Ota, Rio Frio, Alcochete, Poceirão, Faias e mais meia dúzia de outros lugares têm vindo a ser sugeridos como possíveis localizações para o futuro aeroporto internacional de Lisboa. Há adeptos e detractores para cada uma das possíveis localizações, todos teimosos e todos cheios de razão. Há vento a mais na Ota e demasiadas aves em Rio Frio, áreas protegidas em Alcochete e inconvenientes de vária ordem nos outros sítios. Há também a necessidade de um novo aeroporto há muito tempo, há quase quarenta anos. O problema está na falta de consenso sobre qualquer uma das possíveis soluções e na facilidade com que se encontram objecções sempre que alguma delas parece poder tomar a dianteira. Na dúvida, dizem todos, devem ser feitos “estudos”.
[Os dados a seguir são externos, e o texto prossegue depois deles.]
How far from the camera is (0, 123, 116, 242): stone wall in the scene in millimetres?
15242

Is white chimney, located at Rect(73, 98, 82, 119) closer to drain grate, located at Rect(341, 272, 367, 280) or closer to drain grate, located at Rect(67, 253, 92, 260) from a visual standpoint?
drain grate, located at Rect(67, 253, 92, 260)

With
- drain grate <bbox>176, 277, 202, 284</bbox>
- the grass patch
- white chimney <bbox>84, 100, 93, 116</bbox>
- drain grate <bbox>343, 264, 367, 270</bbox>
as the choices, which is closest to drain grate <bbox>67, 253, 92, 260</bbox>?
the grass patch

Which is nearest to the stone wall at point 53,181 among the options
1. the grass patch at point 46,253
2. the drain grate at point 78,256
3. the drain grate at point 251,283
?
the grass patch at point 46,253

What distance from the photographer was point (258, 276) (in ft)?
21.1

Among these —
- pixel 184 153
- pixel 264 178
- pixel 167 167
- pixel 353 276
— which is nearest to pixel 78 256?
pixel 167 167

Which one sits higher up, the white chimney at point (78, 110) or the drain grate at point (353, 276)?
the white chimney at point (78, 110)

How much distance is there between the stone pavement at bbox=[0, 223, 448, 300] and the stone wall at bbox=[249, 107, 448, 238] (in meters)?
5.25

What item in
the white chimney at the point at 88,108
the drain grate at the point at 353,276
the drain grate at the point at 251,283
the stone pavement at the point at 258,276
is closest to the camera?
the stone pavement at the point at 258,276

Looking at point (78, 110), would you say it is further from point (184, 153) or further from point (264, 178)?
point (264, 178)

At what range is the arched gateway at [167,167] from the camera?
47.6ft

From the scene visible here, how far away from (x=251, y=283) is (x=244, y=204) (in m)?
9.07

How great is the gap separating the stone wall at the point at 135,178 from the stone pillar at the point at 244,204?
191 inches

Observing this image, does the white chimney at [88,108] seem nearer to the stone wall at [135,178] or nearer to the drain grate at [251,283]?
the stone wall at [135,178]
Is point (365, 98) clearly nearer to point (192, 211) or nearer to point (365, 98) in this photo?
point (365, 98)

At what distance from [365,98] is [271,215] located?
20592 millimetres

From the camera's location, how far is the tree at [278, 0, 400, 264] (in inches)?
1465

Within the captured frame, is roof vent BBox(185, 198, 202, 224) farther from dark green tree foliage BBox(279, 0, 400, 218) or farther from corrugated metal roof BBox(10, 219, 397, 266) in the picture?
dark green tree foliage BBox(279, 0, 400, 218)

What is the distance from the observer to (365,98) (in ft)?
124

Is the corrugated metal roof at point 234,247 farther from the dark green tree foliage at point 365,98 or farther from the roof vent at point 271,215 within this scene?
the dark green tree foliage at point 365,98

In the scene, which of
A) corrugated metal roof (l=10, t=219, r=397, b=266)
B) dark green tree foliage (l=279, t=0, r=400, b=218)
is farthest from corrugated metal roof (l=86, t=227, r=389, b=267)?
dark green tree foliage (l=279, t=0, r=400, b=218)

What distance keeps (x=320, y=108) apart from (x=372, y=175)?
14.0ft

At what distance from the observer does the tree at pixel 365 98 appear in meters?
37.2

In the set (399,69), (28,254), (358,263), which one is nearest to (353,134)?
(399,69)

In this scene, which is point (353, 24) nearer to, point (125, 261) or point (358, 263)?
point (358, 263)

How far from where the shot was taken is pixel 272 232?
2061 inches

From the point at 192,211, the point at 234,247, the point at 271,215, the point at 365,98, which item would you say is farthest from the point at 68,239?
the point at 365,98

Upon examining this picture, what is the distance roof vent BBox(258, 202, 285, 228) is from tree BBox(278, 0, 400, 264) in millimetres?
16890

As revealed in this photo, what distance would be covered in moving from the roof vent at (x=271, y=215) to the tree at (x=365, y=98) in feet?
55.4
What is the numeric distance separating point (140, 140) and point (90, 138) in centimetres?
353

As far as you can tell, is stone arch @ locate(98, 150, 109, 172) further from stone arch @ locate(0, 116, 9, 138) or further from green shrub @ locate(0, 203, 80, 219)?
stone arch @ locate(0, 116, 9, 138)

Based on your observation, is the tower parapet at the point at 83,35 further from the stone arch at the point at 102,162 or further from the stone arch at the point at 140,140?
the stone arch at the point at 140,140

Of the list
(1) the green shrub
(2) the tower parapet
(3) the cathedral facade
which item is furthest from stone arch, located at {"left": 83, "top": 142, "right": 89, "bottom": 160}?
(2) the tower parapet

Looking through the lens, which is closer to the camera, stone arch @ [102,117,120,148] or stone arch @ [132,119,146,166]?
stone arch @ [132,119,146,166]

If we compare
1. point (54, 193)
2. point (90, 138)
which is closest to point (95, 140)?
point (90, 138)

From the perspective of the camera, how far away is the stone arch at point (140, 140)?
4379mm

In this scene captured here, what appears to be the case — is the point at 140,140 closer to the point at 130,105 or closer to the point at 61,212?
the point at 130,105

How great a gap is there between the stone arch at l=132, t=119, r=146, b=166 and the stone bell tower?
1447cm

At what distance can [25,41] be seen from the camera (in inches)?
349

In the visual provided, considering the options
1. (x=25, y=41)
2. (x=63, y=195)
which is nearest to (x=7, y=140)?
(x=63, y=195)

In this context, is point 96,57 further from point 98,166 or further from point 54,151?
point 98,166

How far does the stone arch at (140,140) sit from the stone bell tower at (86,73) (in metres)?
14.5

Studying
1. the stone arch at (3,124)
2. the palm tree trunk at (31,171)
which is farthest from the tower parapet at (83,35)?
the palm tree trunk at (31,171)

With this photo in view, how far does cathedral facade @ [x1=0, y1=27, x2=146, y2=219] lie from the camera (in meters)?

Co-incineração ou os agora denominados “Centros Integrados de Recuperação, Valorização e Eliminação de Resíduos Industriais Perigosos” (CIRVER)? Ou será melhor continuar a fazer como até aqui, deixando os resíduos industriais perigosos ao deus-dará? Ninguém se entende. Cada vez que uma solução parece tomar a dianteira surgem as objecções, os pedidos de mais estudos, as providências cautelares. Os resíduos perigosos, entretanto, continuam a acumular-se em lixeiras clandestinas ou a ser enterrados á socapa ou ainda a ser contrabandeados para o estrangeiro, para países com ainda menos consciência ambiental do que nós mas com maior capacidade de decisão.

E o TGV? É em T, deitado ou de pé, em H? Com ligação à Ota, com passagem pelo Algarve, com paragem em Viseu, com ligação a Madrid ou a Badajoz? Ninguém se entende na matéria, faltam muitos estudos.

E é assim que, curiosamente, passámos a ter como força de bloqueio os “estudos”. Estes, aparentemente, têm o objectivo de confirmar aquilo que já intuíamos. Se o não confirmarem, então estão errados – o que implica, evidentemente, a necessidade de mais estudos.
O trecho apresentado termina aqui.